What happens if that’s no longer true for low-skilled workers?

“People have lamented, ‘Well, all these areas that lost manufacturing, why don’t those workers just get up and go somewhere else?’” said Mr. Autor, who looked at wage data from the census and American Community Survey and recently presented the findings at the annual meeting of the American Economic Association. “It’s just not at all obvious what that place is. It’s less obvious to me now than it was a month ago.”

Mr. Autor attributes the declining urban wage premium in this chart to the disappearance of “middle-skill jobs” in production but also in clerical, administrative and sales work. Many of these jobs have gone overseas. Others have been automated out of existence.

This kind of work, he argues, was historically clustered in cities (meaning the entire labor market around cities, within commuting zones). And because of that, workers with limited skills could find better opportunities by moving there.

Now, the urban jobs available to people with no college education — as servers, cleaners, security guards, home health aides — are basically the same kind as those available in smaller towns and rural communities.

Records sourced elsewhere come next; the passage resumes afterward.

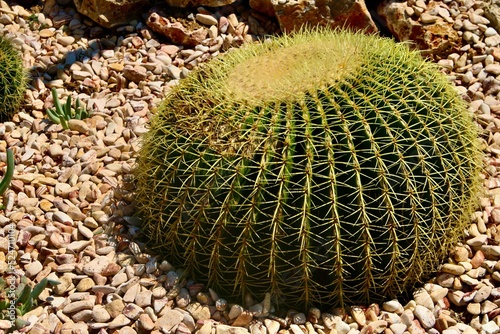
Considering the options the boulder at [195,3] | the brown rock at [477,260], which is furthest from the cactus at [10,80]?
the brown rock at [477,260]

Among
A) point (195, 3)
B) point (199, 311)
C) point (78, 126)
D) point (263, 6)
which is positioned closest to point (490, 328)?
point (199, 311)

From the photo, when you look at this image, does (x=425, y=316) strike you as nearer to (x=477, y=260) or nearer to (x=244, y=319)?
(x=477, y=260)

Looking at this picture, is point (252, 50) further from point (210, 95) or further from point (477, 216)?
point (477, 216)

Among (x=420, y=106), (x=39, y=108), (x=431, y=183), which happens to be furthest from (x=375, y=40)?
(x=39, y=108)

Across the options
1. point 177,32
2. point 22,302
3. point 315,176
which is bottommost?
point 22,302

The flip side of all of this is that moving to the densest urban areas remains a good bet for college-educated workers. Cities offer them very different kinds of jobs than small towns do. They can enjoy much higher wages for their skills there (in addition to all the amenities big cities provide).

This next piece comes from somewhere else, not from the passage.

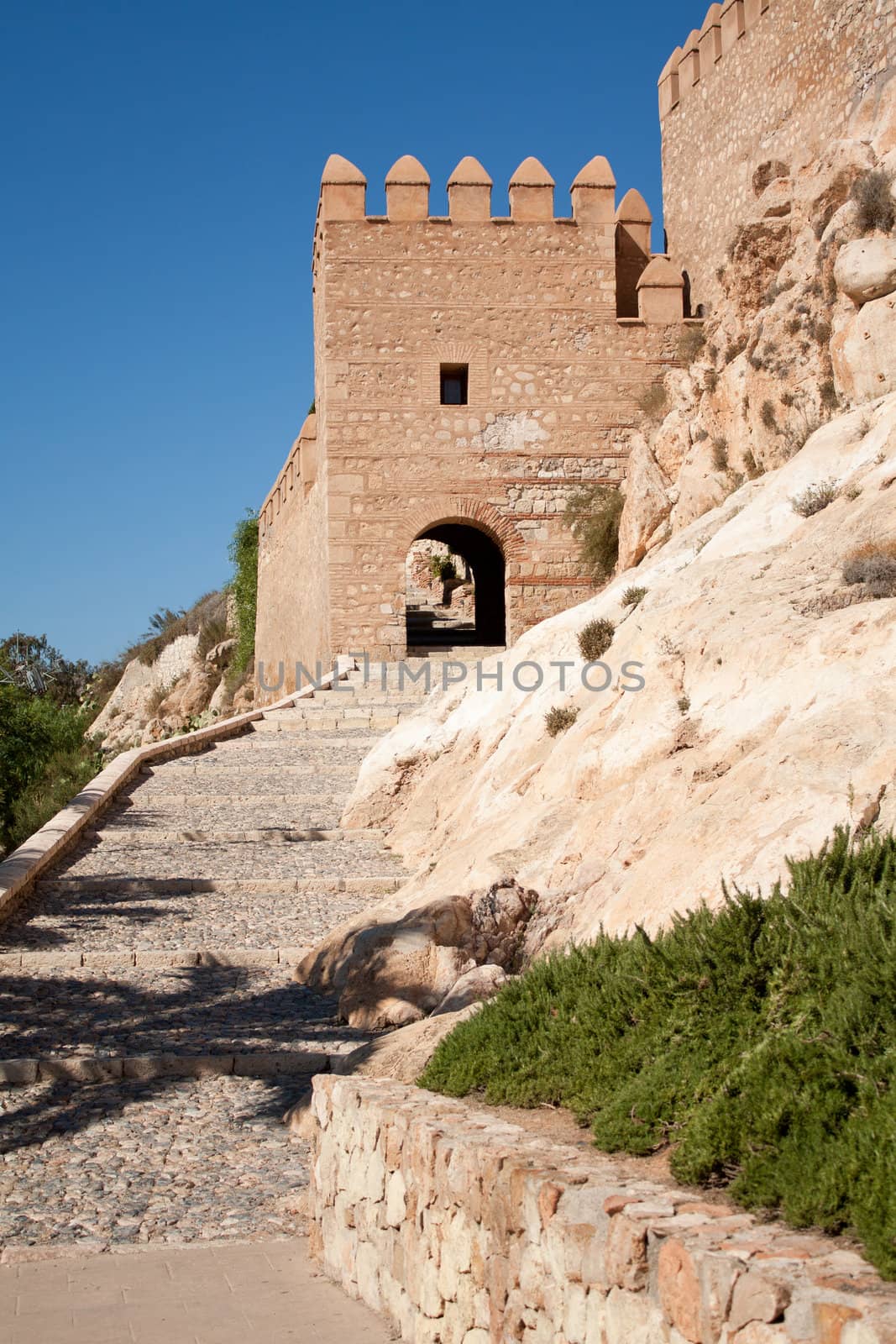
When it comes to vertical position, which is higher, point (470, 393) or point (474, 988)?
point (470, 393)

Other research Mr. Autor is conducting with Juliette Fournier, an M.I.T. doctoral student, suggests that the densest urban counties have become so appealing to prime-age workers that they’re now less likely to move away at life stages when previous generations have retreated to the suburbs, like when children arrive.

Policymakers have suggested that low-skilled workers head to the same places where college-educated workers are growing wealthy, like New York and the Bay Area (although many have argued that high housing costs and strict land-use regulation in these places block lower-income workers from opportunity).

The Harvard economist Ed Glaeser, whose work has long championed the benefits of cities, argues that they could still offer advantages to low-skilled workers because of high unemployment in many rural communities. Perhaps the kinds of low-skilled jobs that major metros offer are the same as those in smaller towns — but such jobs are a lot easier to find in big cities.

Low-skilled workers may also find opportunities in cities that don’t come in the form of higher wages. They could come from the availability of nonprofits and social services, or of training programs, or from better access to health care and public transit. And there are other ways to measure opportunity in a community, like whether it enables poor children to get ahead.

The wage pattern Mr. Autor describes looks startling to many economists in part because he has taken a well-recognized divergence in the labor market — between the boom in highly paid jobs for college graduates and the growth of low-paid service-sector work — and mapped it onto the country, by population density.

But other scholars have been studying pieces of this picture for some time. The sociologist William Julius Wilson has documented the disappearance of precisely the kinds of urban jobs Mr. Autor describes.

Mr. Wilson said in an email that he was not surprised by the pattern in Mr. Autor’s analysis, adding that these middle-skilled jobs once offered not just higher wages but also union benefits, retirement, paid vacation and some sense of stability. Low-skilled jobs in the service industry and retail that have replaced that work seldom offer those benefits.

Today, as housing has grown much more expensive in many of the cities that once held out the hope of higher wages for them, low-skilled workers face both low incomes and steep costs. Mr. Autor can’t say how much of the small urban wage premium that remains in his data today is eaten up by these higher housing costs.

But it is clear to him, he said, that the urban advantage that once existed for low-skilled workers is vanishing.